The insiders - who made a huge profit off federal land that had been transferred to Clark County, Nev. - included Mayor Oscar Goodman, the trustee alleges. Part of the land was later sold to Southwick, who has lost it in foreclosure to the Las Vegas group, according to a report filed this week in Las Vegas by Lewis Freeman, who has control over the Southwick companies that filed for bankruptcy several years ago in Nevada.
The Miami attorney said his preliminary investigation raised questions about whether the group known as the Apex Holding Co. sold land to Southwick knowing his VesCor companies would default and that the group would get the property back.
"In conclusion, my investigation is incomplete as to whether Southwick/VesCor were scammers that [were] scammed or just greedy fraudsters who reached for the sky and fell on their face," Freeman wrote.
Southwick is awaiting sentencing on his guilty pleas to nine counts of violating Utah's securities laws in connection with what investigators have described as a huge Ponzi scheme in which at least 800 people lost $180 million. In addition, Southwick's web of 150 or so companies generally known as VesCor had an estimated $450 million in total debt when other companies he controlled filed for bankruptcy in Utah last year.
The Nevada land is just north of Las Vegas along Interstate 15. It was part of a transfer of federal lands to Clark County in a 1989 law.
The report said the land, designated for an industrial park, was purchased from Clark County by Apex Holding, which was formed by the Vegas group that included Goodman, paving contractors, a casino owner, construction company owners and an attorney.
The Apex group paid $9 million for 10,000 acres in 1999 and reportedly spent another $9 million for engineering, legal work and environmental studies.
The group then sold 4,000 of those acres for $40 million, "thus selling 40 percent of the property for over double their cost," to unspecified buyers, Freeman said in the report.
In late 2004, deep in debt and having already been sanctioned by authorities in two states, Southwick expressed interest in purchasing part of the remaining 6,000 acres but the report said Apex required him to buy all of it.
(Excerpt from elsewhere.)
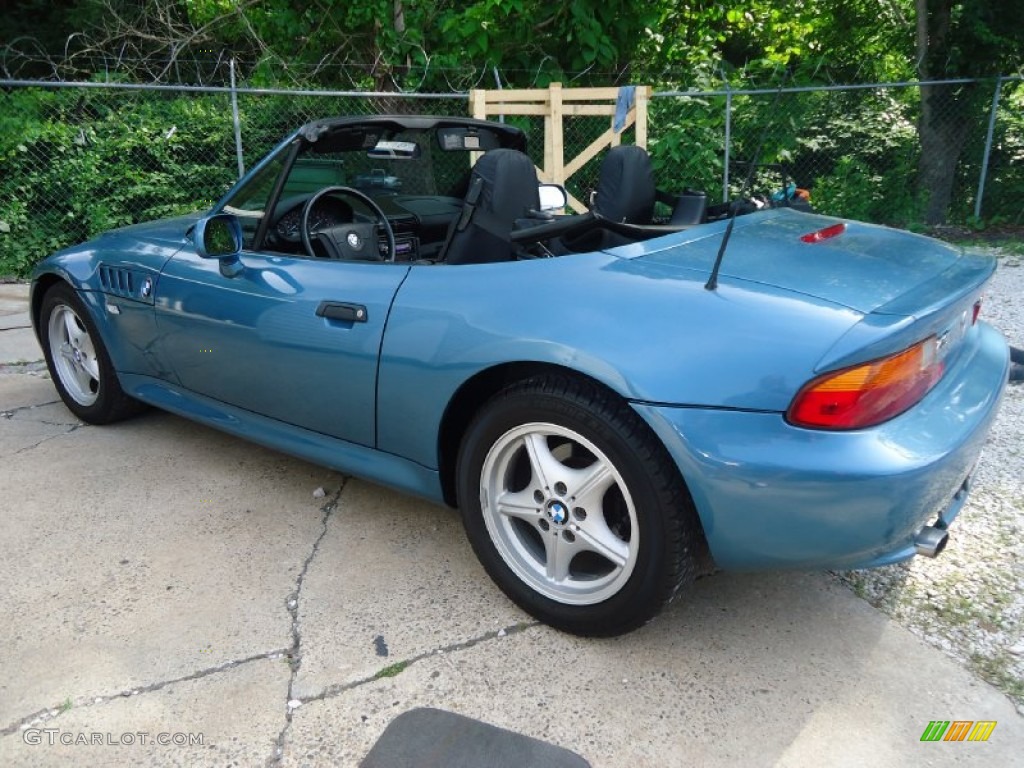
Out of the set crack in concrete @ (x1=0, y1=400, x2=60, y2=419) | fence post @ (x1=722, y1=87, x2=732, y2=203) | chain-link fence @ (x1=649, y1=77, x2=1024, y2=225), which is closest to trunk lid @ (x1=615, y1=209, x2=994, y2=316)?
crack in concrete @ (x1=0, y1=400, x2=60, y2=419)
Southwick, who by this time was again under investigation by state and federal authorities, reportedly agreed to pay $123.6 million for the land split into three parcels, with $16 million down and the rest financed by the sellers.
That meant the Apex group had been paid $56 million for 10,000 acres, for which it had paid $9 million; and Southwick still owed around $100 million.
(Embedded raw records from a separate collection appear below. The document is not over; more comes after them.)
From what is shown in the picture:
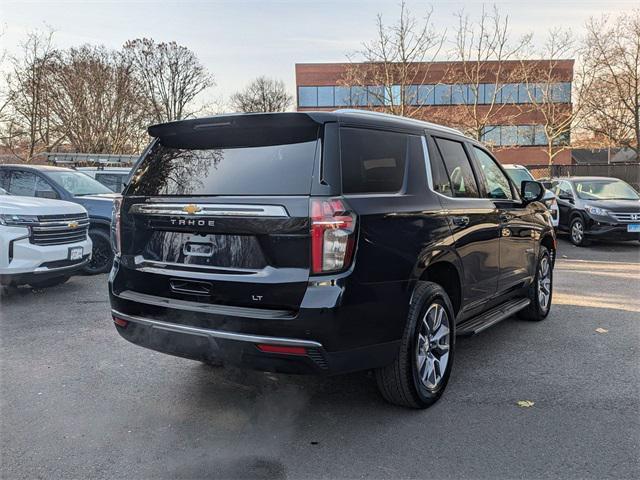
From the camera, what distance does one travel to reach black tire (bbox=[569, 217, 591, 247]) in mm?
11930

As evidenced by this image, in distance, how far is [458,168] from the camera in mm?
4207

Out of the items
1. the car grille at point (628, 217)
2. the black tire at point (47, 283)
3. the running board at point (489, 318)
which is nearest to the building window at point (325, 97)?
the car grille at point (628, 217)

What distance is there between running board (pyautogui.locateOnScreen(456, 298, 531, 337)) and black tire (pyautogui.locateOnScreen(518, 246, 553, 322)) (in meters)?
0.30

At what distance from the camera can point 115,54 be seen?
31.2m

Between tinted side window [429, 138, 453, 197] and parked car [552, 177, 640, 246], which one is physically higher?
tinted side window [429, 138, 453, 197]

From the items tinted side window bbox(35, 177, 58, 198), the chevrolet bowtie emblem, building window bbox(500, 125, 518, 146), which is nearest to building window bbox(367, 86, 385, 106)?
building window bbox(500, 125, 518, 146)

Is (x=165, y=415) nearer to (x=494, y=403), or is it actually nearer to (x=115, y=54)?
(x=494, y=403)

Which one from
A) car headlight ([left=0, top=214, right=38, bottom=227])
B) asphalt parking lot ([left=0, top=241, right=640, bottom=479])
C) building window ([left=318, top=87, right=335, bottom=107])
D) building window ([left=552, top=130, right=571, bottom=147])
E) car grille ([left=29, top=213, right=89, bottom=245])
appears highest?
building window ([left=318, top=87, right=335, bottom=107])

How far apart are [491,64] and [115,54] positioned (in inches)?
857

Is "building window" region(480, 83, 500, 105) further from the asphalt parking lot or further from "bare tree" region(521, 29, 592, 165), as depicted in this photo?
the asphalt parking lot

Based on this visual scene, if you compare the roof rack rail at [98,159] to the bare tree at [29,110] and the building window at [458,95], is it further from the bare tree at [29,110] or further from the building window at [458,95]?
the building window at [458,95]

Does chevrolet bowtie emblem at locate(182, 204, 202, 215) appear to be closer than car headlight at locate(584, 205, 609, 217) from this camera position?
Yes

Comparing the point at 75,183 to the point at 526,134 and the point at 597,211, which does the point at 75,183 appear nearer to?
the point at 597,211

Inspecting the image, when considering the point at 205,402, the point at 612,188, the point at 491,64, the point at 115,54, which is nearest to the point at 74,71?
the point at 115,54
"The increase in value from $9 million to $160 million in less than 10 years - on land that is not zoned and without crucial water rights - is unfathomable to me," Freeman said in the report.
Freeman suggests that the Apex partners sold the property to Southwick knowing he would not be able to make payments and they could repossess it, which they have since done.
The trustee, whose firm specializes in forensic accounting, said he might seek a return of monies from the Apex group.
Freeman on Wednesday would not elaborate on his statements, except to say, "The report speaks for itself, but in all my years of doing investigations, this is a pretty startling report."
The Apex manager of the property, an attorney for the group and Goodman's office did not return phone calls seeking comment.